- Exercise objective -
The entire listing below should be output exactly as it stands.

- Data segment -
= Beginning of Section =

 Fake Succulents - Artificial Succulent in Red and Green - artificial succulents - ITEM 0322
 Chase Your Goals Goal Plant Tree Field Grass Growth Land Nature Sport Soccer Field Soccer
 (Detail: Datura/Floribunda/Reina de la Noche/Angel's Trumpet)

= End of Section =

- Answer to this exercise -
 Fake Succulents - Artificial Succulent in Red and Green - artificial succulents - ITEM 0322
 Chase Your Goals Goal Plant Tree Field Grass Growth Land Nature Sport Soccer Field Soccer
 (Detail: Datura/Floribunda/Reina de la Noche/Angel's Trumpet)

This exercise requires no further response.